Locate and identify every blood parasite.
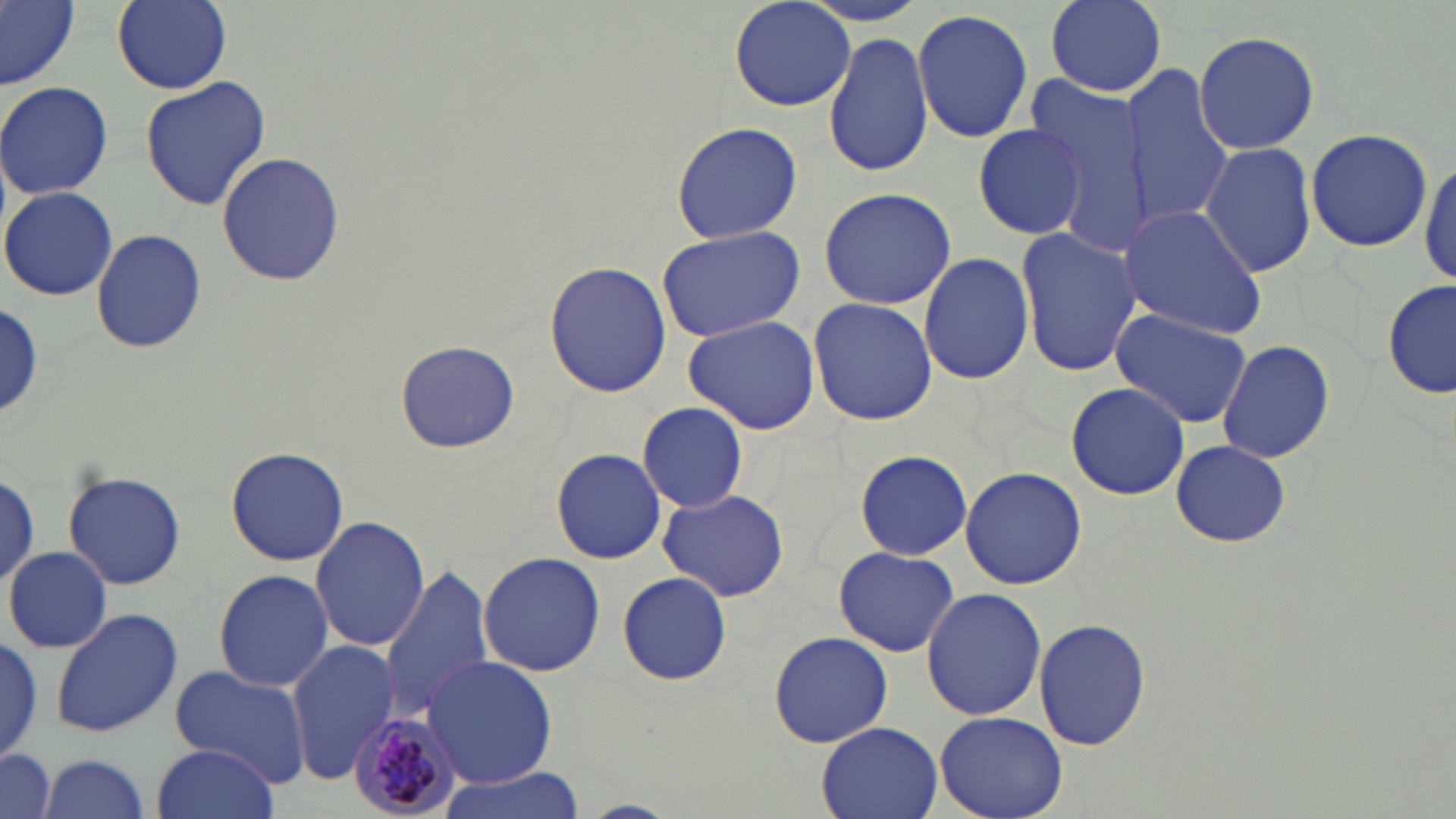

Approximate bounding boxes as (x1, y1, x2, y2) in pixels.
Plasmodium malariae-infected red blood cells: (347, 709, 463, 819).
No Plasmodium falciparum, Plasmodium ovale, Plasmodium vivax, Babesia divergens, or Trypanosoma brucei observed.

Summary:
  - Uninfected red blood cell locations: (0, 0, 78, 90), (113, 0, 231, 93), (729, 0, 857, 111), (1043, 0, 1167, 95), (912, 8, 1033, 143), (1193, 29, 1320, 155), (825, 30, 935, 179), (1124, 68, 1235, 228), (139, 76, 270, 211), (0, 81, 113, 200), (1026, 81, 1148, 247), (972, 120, 1091, 243), (671, 122, 802, 244), (1305, 129, 1432, 251), (1198, 140, 1317, 280), (217, 151, 345, 286), (1419, 156, 1455, 291), (2, 186, 117, 301), (817, 187, 955, 311), (1121, 205, 1269, 338), (655, 225, 806, 343), (1017, 227, 1141, 379), (91, 229, 208, 354), (918, 250, 1032, 387), (545, 259, 671, 398), (1382, 279, 1456, 403), (808, 297, 938, 427), (1, 300, 47, 420), (1109, 307, 1254, 429), (683, 315, 819, 433), (395, 339, 519, 454), (1215, 339, 1336, 464), (1065, 383, 1192, 500), (637, 401, 748, 514), (1169, 441, 1291, 546), (552, 445, 667, 564), (226, 446, 349, 567), (855, 450, 971, 561), (960, 467, 1089, 589), (0, 472, 40, 589), (63, 472, 187, 588), (658, 487, 789, 603), (310, 515, 430, 653), (833, 545, 960, 658), (5, 546, 111, 654), (478, 552, 607, 677), (378, 564, 493, 723), (213, 568, 334, 692), (618, 573, 732, 685), (921, 587, 1047, 722), (50, 606, 183, 739), (1034, 617, 1152, 753), (0, 629, 43, 762), (769, 631, 892, 748), (0, 634, 44, 763), (285, 642, 401, 781), (424, 655, 557, 789), (171, 664, 312, 786), (935, 709, 1069, 818), (815, 722, 943, 819), (152, 744, 280, 819), (0, 747, 58, 819), (35, 753, 153, 819), (434, 767, 586, 819)
  - Slide-level diagnosis: Plasmodium malariae
  - Image size: 1456×819 pixels
  - Stain: May-Grünwald-Giemsa
  - Field of view: one of a larger specimen
  - Preparation: thin blood film
  - Modality: light microscopy
  - Magnification: 1000x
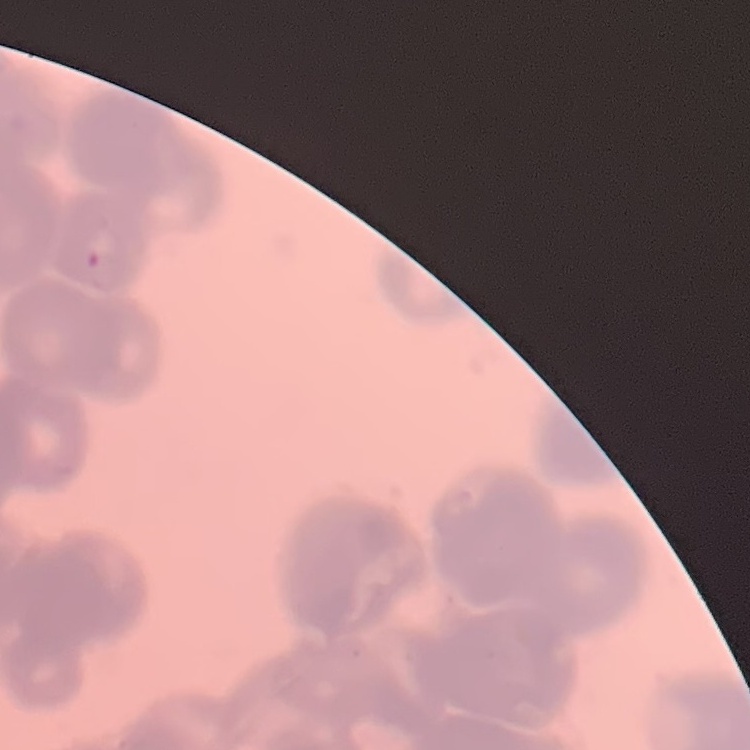
The red blood cells exhibit rouleaux formation. One tile cut from a larger photomicrograph. Stained with either Field's or Giemsa. Thin peripheral smear.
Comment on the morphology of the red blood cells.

## PROBLEM STATEMENT:
Among the entries, find each line that includes the string "malariae" and copy it.

## ANSWER BOX:
Plasmodium malariae-infected red blood cells: (347, 709, 463, 819).
  - Slide-level diagnosis: Plasmodium malariae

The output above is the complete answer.